● TASK GOAL
Please give the records from the line holding "How distant from" through the line holding "50.5 meters", inclusive, again with "lens" replaced by "camera" and everything else unchanged.

● PROVIDED DATA
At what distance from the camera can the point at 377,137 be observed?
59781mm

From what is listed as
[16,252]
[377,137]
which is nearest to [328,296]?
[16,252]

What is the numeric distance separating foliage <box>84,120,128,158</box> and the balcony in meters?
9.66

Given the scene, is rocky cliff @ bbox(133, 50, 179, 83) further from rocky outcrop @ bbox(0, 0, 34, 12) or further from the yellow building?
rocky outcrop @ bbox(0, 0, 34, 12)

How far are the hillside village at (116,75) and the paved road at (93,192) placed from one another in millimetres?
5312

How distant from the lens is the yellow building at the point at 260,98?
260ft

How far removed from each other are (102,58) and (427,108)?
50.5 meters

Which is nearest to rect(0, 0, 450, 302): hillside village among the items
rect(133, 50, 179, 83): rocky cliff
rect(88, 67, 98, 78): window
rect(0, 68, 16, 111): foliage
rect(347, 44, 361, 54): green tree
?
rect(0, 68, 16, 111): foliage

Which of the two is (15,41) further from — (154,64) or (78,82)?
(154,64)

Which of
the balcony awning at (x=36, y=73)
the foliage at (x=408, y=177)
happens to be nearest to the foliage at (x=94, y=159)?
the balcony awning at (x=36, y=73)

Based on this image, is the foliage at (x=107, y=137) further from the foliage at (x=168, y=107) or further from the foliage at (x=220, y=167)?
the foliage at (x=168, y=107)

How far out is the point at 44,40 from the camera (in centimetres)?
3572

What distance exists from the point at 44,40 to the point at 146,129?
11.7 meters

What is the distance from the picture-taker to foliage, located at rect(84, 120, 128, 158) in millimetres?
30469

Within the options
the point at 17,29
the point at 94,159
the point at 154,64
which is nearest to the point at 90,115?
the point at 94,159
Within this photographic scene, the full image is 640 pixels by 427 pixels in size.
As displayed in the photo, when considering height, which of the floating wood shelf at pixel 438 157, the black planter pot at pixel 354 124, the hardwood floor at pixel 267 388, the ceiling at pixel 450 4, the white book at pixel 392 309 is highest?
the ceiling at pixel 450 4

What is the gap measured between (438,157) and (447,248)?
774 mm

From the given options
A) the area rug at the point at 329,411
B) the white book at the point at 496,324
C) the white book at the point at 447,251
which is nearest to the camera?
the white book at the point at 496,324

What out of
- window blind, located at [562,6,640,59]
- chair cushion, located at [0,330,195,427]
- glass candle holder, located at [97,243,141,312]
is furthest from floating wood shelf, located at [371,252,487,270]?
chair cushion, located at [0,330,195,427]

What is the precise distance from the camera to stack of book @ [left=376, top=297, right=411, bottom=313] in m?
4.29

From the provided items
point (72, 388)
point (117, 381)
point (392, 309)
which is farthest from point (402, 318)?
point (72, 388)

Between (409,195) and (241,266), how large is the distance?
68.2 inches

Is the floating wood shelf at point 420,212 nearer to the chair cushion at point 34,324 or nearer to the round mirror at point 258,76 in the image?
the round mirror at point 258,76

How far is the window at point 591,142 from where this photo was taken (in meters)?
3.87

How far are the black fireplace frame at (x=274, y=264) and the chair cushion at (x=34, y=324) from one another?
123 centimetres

● SOLUTION FOR THIS EXERCISE
How distant from the camera is the yellow building at the point at 260,98?
260ft

How far removed from each other are (102,58) and (427,108)?
50.5 meters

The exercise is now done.